▶ [Extract to read]

Convert the Common Voice clips to 16kHz and mono:
(We only need to convert the ones in the train, dev and test splits)

mkdir -p ${CV_ROOT}/en/clips_mono_16k
for split in {train,dev,test}; do
    cat ${COVOST_ROOT}/${split}.tsv | cut -f2 | parallel -j $(eval nproc) ffmpeg -i ${CV_ROOT}/en//clips/{} \
    -ac 1 -ar 16000 -hide_banner -loglevel error ${CV_ROOT}/en/clips_mono_16k/{.}.wav
done

Prepare the tsvs for the MuST-C, Europarl-ST and CoVoST data:
We do this process for both the ASR and ST tasks and for all language pairs.
We only prepare the tsvs and do not learn a vocabulary since we will reuse the one from mBART50.

# MuST-C (en-de,en-zh,en-ja)
for task in {asr,st}; do
    python ${IWSLT_ROOT}scripts/data_prep/prep_mustc_data.py \
    --data-root ${MUSTC_ROOT} --task $task --use-audio-input --only-manifest --append-lang-id
done
# Europarl-ST (en-de)
for task in {asr,st}; do
    python ${IWSLT_ROOT}/scripts/data_prep/prep_europarl_data.py \
    -d ${EUROPARL_ROOT} --lang-pair en-de --task st --use-audio-input --only-manifest --append-lang-id
done
# CoVoST (en-de,en-zh,en-ja)
for tgt_lang in {de,zh-CH,ja}; do
    for task in {asr,st}; do
        python ${IWSLT_ROOT}/scripts/data_prep/prep_covost_data.py \
        -d $COVOST_ROOT -s en -t $tgt_lang --append-lang-id
    done
done

Data Filtering

Do ASR inference on the "train" sets using a pre-trained wav2vec 2.0 model and save the results at $FILTER_ROOT:

export FILTER_ROOT=...

▶ [Set task a]
Pick out every line of the records that contains the word "camera".

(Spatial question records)
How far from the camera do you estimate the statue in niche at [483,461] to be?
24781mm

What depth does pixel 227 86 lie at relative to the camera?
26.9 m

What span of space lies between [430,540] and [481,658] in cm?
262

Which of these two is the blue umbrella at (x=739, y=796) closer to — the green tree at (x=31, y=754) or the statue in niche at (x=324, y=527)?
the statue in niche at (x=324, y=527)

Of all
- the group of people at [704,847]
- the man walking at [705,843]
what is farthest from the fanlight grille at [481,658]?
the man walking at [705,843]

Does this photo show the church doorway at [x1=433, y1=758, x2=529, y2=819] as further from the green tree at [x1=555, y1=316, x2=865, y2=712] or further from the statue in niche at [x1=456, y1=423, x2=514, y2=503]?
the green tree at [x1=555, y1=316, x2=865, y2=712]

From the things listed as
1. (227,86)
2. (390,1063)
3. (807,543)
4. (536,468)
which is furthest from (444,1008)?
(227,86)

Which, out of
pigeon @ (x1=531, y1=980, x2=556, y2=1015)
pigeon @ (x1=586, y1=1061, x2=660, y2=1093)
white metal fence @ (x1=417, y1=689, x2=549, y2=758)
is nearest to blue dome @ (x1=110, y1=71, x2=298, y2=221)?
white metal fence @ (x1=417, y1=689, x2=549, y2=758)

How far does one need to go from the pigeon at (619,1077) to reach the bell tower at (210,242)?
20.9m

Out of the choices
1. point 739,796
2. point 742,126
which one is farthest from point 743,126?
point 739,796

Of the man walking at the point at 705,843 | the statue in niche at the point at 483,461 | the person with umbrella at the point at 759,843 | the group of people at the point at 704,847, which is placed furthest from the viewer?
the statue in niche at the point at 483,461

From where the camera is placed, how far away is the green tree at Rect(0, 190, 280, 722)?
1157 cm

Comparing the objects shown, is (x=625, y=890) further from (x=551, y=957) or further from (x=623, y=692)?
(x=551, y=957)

▶ [Set task b]
Swap "splits" for "partitions" in the data preparation text, then give the passage that begins at the words "Convert the Common" and stops after "all language pairs.".

▶ [Worked solution a]
How far from the camera do you estimate the statue in niche at [483,461] to be?
What depth does pixel 227 86 lie at relative to the camera?
From where the camera is placed, how far away is the green tree at Rect(0, 190, 280, 722)?

▶ [Worked solution b]
Convert the Common Voice clips to 16kHz and mono:
(We only need to convert the ones in the train, dev and test partitions)

mkdir -p ${CV_ROOT}/en/clips_mono_16k
for split in {train,dev,test}; do
    cat ${COVOST_ROOT}/${split}.tsv | cut -f2 | parallel -j $(eval nproc) ffmpeg -i ${CV_ROOT}/en//clips/{} \
    -ac 1 -ar 16000 -hide_banner -loglevel error ${CV_ROOT}/en/clips_mono_16k/{.}.wav
done

Prepare the tsvs for the MuST-C, Europarl-ST and CoVoST data:
We do this process for both the ASR and ST tasks and for all language pairs.